Extrait du document ▸

________

Un an après l'annonce par Emmanuel Macron de son projet de relance du nucléaire français, l'heure est aux premiers remous. Les salariés de l'Institut de radioprotection et sûreté nucléaire (IRSN), expert de tous les risques radiologiques, étaient appelés à la grève, lundi 20 février. Ils protestent contre la disparition annoncée de leur institution, dans le cadre d'un projet du gouvernement qui fondrait ses attributions et ses salariés dans plusieurs autres organes, principalement l'Autorité de sûreté nucléaire (ASN).

Cette intention, dévoilée à la surprise générale le 8 février, pourrait se concrétiser dès la fin du mois. Les patrons des institutions impliquées avaient jusqu'à lundi pour rendre au gouvernement une "méthode de travail" pour mener à bien cette refonte. Mais ce projet de modification de la surveillance des risques nucléaires, salué par le patron de l'ASN, inquiète certains parlementaires, experts et anciens de l'IRSN. Franceinfo vous explique pourquoi.

________

Liste des données ▸
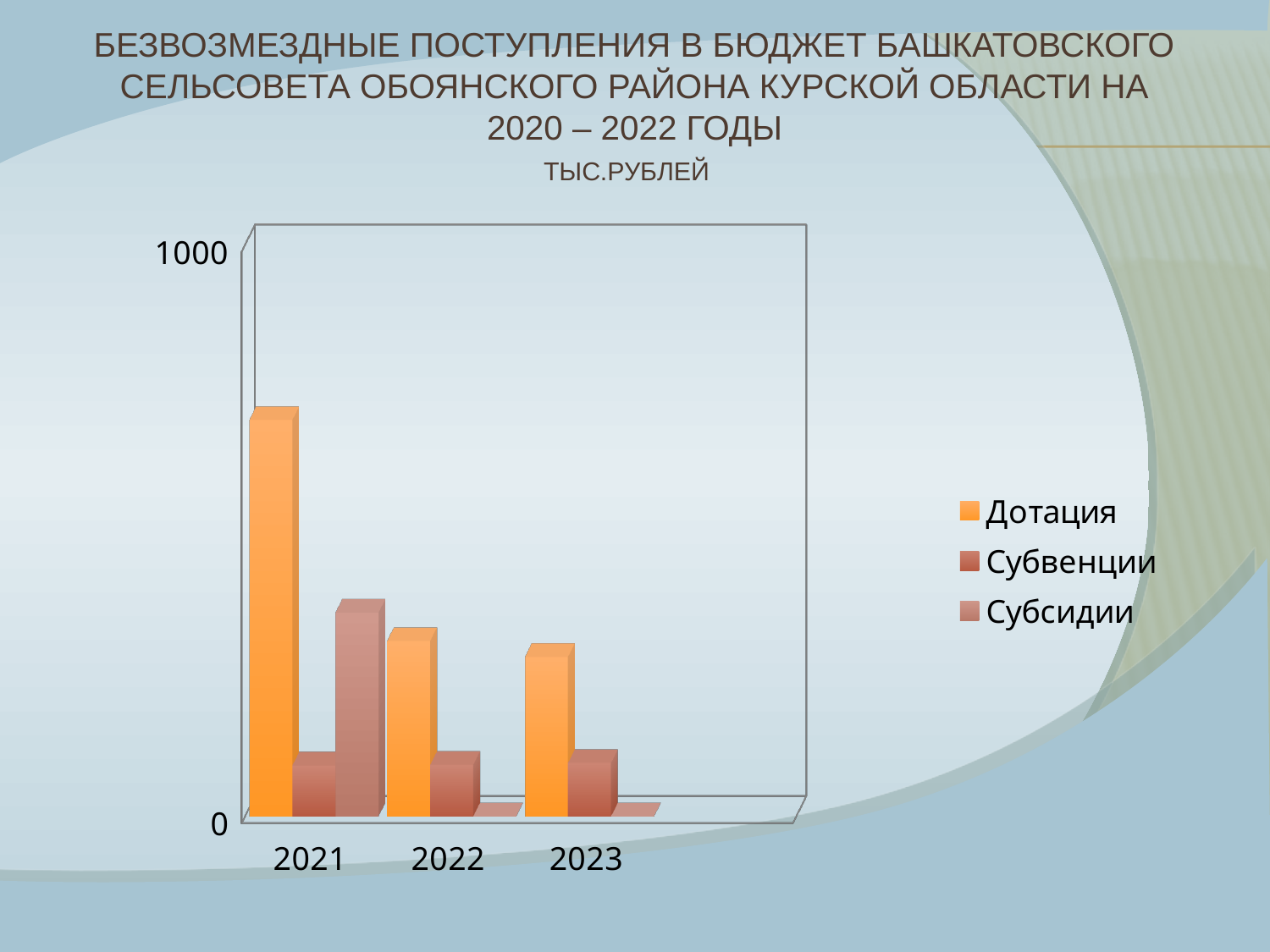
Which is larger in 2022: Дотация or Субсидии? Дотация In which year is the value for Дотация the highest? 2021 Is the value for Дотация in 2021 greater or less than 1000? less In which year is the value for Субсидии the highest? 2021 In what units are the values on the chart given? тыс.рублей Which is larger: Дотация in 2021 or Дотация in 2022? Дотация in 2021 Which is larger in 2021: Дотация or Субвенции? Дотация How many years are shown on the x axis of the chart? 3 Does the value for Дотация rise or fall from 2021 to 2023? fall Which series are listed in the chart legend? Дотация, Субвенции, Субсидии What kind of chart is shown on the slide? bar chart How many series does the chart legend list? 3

________

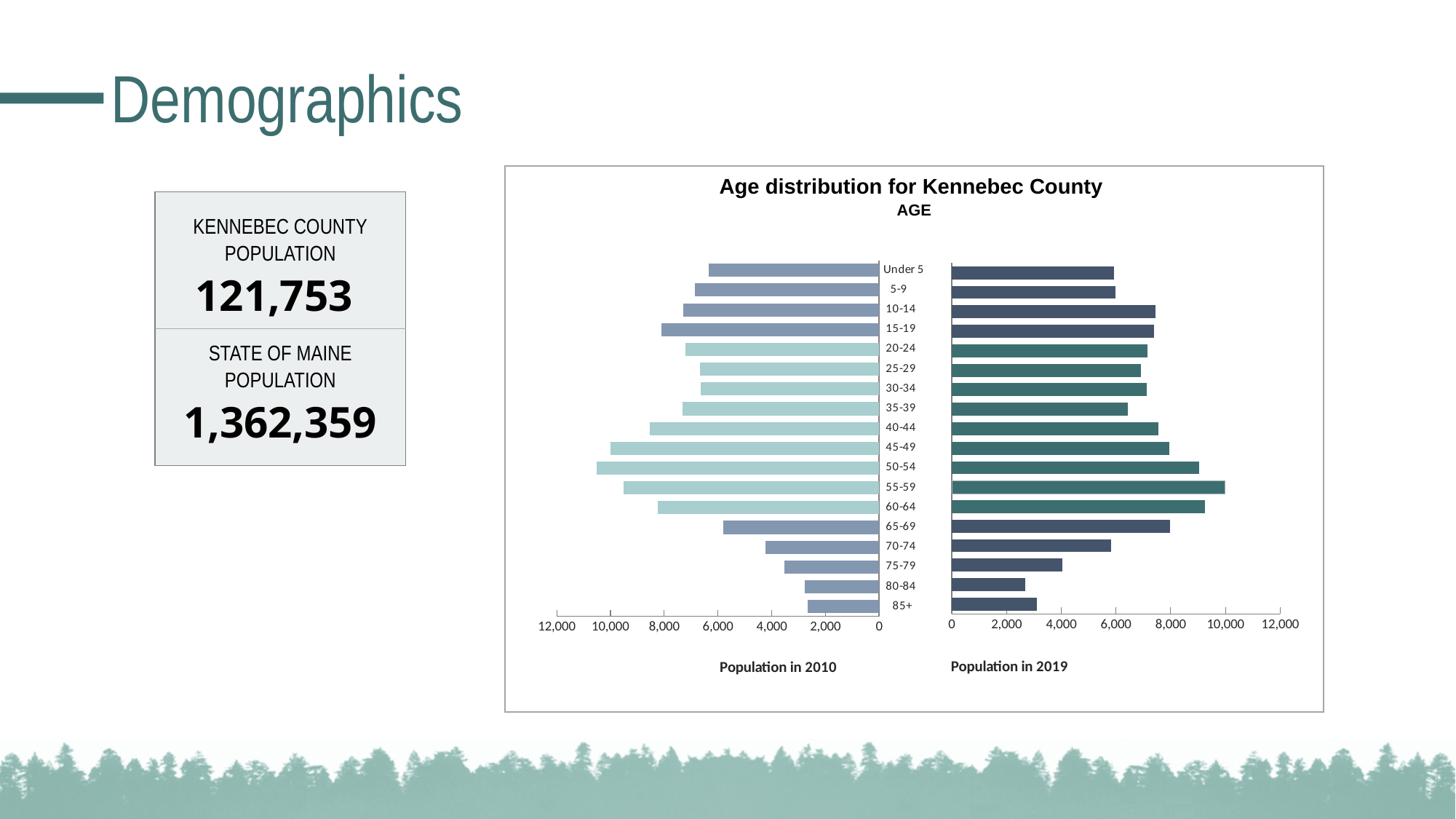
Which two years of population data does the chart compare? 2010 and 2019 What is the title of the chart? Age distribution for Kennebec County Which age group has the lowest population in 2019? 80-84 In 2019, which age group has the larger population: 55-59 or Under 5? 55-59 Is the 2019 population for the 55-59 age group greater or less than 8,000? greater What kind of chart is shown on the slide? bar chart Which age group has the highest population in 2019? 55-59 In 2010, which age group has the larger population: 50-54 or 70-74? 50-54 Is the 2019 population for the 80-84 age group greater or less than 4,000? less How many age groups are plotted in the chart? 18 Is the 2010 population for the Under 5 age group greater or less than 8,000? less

________

Consigne ▸ Prolongez, s'il vous plaît, l'article sur la disparition annoncée de l'IRSN en reprenant juste après sa dernière phrase.

Réponse ci-dessous ▸
Parce qu'il mettrait fin à la séparation entre experts et décisionnaires

Aujourd'hui, le travail de protection contre les risques liés au nucléaire est partagé entre plusieurs acteurs. L'Autorité de sûreté nucléaire prend les décisions et contrôle les installations liées au nucléaire civil. Quand il faut, par exemple, décider de prolonger ou non la durée de vie d'un réacteur, c'est elle qui tranche. Elle le fait sur la base d'avis scientifiques émis par une entité distincte, l'Institut de radioprotection et sûreté nucléaire. Un modèle en vigueur depuis plus de vingt ans et la création de l'IRSN, auquel l'exécutif veut donc mettre fin pour se rapprocher de ce qui est fait ailleurs, particulièrement aux Etats-Unis.

Le ministère de la Transition énergétique explique que cette décision a été prise début février, lors du Conseil de politique nucléaire réuni autour d'Emmanuel Macron pour amorcer un plan qui prévoit notamment la construction de six EPR. Dans ce contexte, fondre l'IRSN au sein de plusieurs institutions, dont l'ASN, doit permettre, selon le ministère, de "fluidifier les processus d'examen technique et de prise de décision" tout en renforçant "l'indépendance du contrôle"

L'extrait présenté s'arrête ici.